- Written by: Wong Wai-keung
- Directed by: Wong Kwok-keung
- Starring: Sunny Chan Philip Keung Poon Chan-leung Mimi Kung Alan Luk Gregory Wong
- Country of origin: Hong Kong
- Original language: Cantonese
- No. of episodes: 5

Production
- Production location: Hong Kong
- Camera setup: Multi-camera
- Production company: Hong Kong Television Network

Original release
- Release: 15 June – 19 June 2015

= Doom+5 =

Doom+5 (末日+5) is a 2015 Hong Kong television series produced by Hong Kong Television Network. The first episode premiered on 15 June 2015.

== Synopsis ==
On 5:40 a.m. January 23, 2017, a hacker hacked into the Hong Kong government's supercomputers and pirated a confidential document. The report is from NASA, stating that a large solar flare will completely destroy the Earth on 11:45 p.m. on that same date. The report is leaked to 137 Hong Kong residents' email addresses. The Hong Kong government then held the 137 people hostage, and release each person as they deem sane, perhaps to prevent the news from being spread amongst the community and cause chaos.
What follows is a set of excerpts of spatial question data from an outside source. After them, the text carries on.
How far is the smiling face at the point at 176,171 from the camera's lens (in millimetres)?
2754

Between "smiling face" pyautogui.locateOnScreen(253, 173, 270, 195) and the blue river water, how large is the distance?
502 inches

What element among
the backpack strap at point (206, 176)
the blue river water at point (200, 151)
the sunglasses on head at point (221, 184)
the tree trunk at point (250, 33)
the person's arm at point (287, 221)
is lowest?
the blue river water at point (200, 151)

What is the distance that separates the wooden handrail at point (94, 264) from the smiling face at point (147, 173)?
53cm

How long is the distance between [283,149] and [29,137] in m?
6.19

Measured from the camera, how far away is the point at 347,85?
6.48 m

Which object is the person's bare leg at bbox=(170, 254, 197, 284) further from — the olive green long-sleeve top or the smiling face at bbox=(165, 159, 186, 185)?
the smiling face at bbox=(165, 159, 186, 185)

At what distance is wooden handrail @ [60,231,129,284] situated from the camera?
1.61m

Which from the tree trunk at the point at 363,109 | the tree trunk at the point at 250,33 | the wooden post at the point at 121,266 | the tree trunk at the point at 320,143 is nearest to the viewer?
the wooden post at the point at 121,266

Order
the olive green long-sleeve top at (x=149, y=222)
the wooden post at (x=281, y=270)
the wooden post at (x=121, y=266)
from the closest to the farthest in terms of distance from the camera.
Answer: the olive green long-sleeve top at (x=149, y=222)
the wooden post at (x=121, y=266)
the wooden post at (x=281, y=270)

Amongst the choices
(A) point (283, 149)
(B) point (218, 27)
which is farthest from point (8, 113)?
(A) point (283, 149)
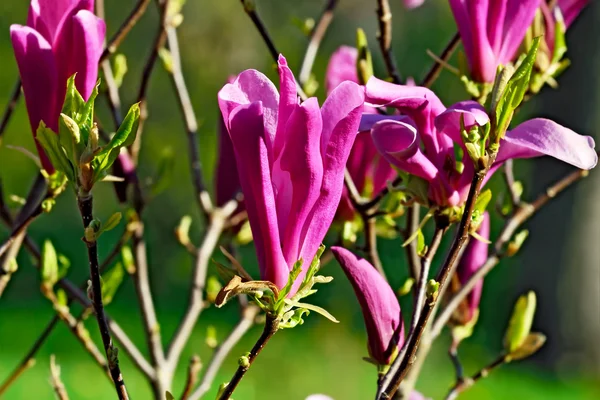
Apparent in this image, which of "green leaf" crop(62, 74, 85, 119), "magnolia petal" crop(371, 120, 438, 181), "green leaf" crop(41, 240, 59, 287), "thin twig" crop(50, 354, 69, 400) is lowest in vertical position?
"thin twig" crop(50, 354, 69, 400)

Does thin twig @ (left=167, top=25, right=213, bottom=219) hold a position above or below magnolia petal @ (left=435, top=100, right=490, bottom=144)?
above

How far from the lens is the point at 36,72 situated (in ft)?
2.09

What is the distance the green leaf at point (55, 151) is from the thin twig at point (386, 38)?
1.37 ft

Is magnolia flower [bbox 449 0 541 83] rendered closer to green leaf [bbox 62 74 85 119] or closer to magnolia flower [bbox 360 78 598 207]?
magnolia flower [bbox 360 78 598 207]

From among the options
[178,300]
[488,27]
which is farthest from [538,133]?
[178,300]

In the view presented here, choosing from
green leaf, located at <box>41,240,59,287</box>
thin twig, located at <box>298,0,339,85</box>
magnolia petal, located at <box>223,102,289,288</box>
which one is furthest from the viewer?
thin twig, located at <box>298,0,339,85</box>

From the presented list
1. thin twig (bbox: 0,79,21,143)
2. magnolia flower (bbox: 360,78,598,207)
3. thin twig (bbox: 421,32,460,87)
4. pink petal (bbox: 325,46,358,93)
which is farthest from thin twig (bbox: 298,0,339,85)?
magnolia flower (bbox: 360,78,598,207)

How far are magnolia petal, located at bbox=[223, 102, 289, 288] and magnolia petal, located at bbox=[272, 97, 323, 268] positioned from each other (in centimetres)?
1

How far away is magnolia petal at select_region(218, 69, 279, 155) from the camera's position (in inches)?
20.7

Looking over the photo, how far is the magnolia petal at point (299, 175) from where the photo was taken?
518mm

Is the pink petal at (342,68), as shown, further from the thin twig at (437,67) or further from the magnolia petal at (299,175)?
the magnolia petal at (299,175)

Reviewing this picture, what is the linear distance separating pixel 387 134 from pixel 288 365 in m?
3.44

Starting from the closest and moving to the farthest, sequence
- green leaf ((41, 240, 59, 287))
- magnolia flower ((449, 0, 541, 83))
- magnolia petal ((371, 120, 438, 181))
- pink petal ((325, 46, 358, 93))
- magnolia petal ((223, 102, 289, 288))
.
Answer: magnolia petal ((223, 102, 289, 288))
magnolia petal ((371, 120, 438, 181))
magnolia flower ((449, 0, 541, 83))
green leaf ((41, 240, 59, 287))
pink petal ((325, 46, 358, 93))

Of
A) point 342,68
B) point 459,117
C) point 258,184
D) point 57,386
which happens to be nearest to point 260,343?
point 258,184
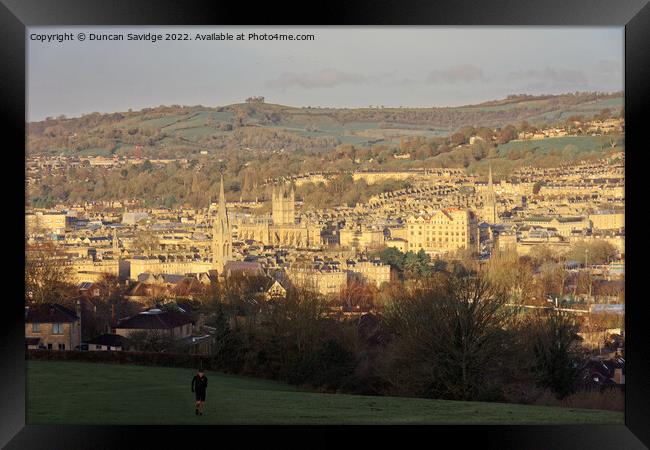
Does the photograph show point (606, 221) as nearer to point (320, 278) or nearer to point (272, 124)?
point (320, 278)

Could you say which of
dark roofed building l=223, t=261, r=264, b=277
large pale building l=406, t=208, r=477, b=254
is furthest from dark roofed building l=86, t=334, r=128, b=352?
large pale building l=406, t=208, r=477, b=254

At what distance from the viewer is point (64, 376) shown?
911 centimetres

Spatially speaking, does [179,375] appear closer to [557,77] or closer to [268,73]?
[268,73]

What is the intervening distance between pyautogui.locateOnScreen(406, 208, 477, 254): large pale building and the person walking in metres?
23.2

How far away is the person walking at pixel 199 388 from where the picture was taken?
571cm

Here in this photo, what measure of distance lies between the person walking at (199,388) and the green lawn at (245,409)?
0.22 feet

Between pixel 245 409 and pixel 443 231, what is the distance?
24.9m

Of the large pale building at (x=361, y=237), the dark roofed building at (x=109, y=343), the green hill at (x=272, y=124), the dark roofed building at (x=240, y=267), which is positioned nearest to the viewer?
the dark roofed building at (x=109, y=343)

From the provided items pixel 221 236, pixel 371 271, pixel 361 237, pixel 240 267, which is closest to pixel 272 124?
pixel 221 236

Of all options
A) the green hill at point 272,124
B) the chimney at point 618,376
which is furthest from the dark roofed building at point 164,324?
the green hill at point 272,124

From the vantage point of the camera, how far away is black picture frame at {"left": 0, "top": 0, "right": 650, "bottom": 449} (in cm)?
440

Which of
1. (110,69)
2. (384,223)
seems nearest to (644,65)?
(110,69)

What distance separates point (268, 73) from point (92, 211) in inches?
284

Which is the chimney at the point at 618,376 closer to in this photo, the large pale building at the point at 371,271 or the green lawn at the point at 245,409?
the green lawn at the point at 245,409
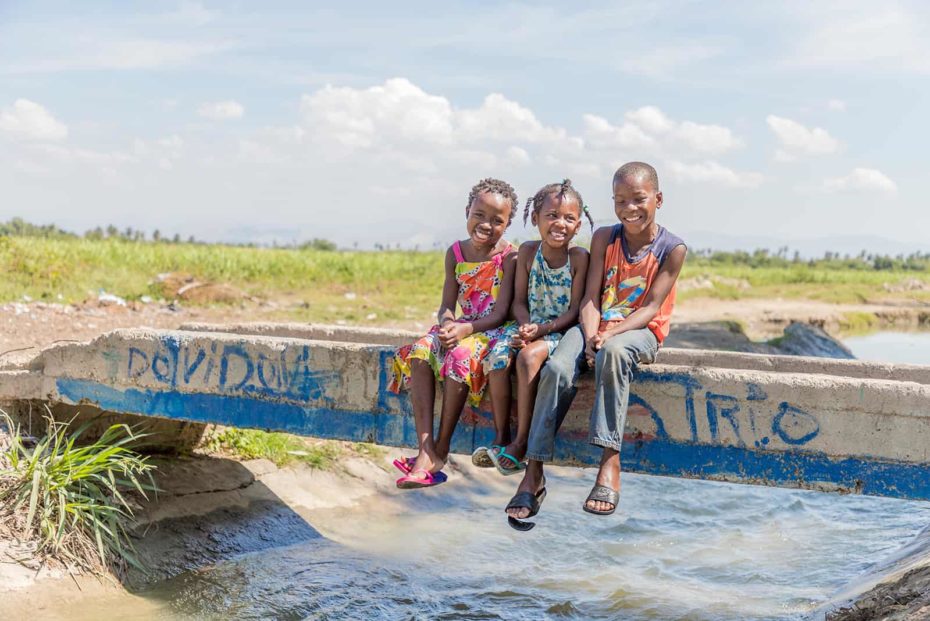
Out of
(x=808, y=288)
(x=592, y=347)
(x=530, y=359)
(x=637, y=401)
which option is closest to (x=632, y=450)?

Five of those released are shown how they will live their final hours before the end of the world.

==Cast==

===SAR Government===
- Sunny Chan as Chief Executive
- Samson Yeung Ying Wai as Chief Secretary
- Savio Tsang Wai Kuen as Financial Secretary
- Emily Kwan Po Wai as Secretary for Justice

===Episode 1: Commitment===
- Philip Keung as Law Dai-wai
- Rachel Lam as Chan Kam-tai
- Fung So-bor as Kam Fa
- Adrian Wong as Mang Mang
- Jacky Yeung as Cheng Sai-cheong
- Wong Man-piu as Boss

===Episode 2: Resurrection===
- Poon Chan-leung as Lee Yat-choi
  - Justin Wong Ho-ting as young Lee Yat-choi
- Peter Lai as Lee Tung-shing
- Karen Lee as Cheung Ka-yan
  - Aki Chan as young Cheung Ka-yan
- Wu Kwing-lung as Sam
- Carlos Ernesto Koo Ayala as doctor

===Episode 3: Monica===
- Mimi Kung as Yau Mei-ling
  - Cherry Pau as young Yau Mei-ling
- Rain Lau Yuk Chui as Monica Lam
  - Vivian Lee as young Monica Lam
- Kathy Yuen as Ceci
- Deon Cheung Chung Chi as Kwan Chung
  - Carlos Chan as young Kwan Chung

===Episode 4: Betrayal===
- Alan Luk Chun Kwong as George Leung
- Bond Chan Siu Pong as To Tung
- Crystal Leung as Siu Yin-tsz
- Anita Kwan as Fiona
- Pancy Chan as Fong Wai-yee
- Tammy Ho as Sa Sa
- Jim Ping-hei as Yip Kai-fat
- Candy Chu as pregnant woman

===Episode 5: Guardian===
- Gregory Wong as Cheung Tsz-lok
- Yetta Tse as Wong Ning
- Bryant Mak Chi Lok as Sai Kai
- Casper Chan as Makeup store clerk

==Production==
Filming started on 16 January 2014.

==Release==
A 7-minute preview was released on HKTV's YouTube channel on 8 June 2015.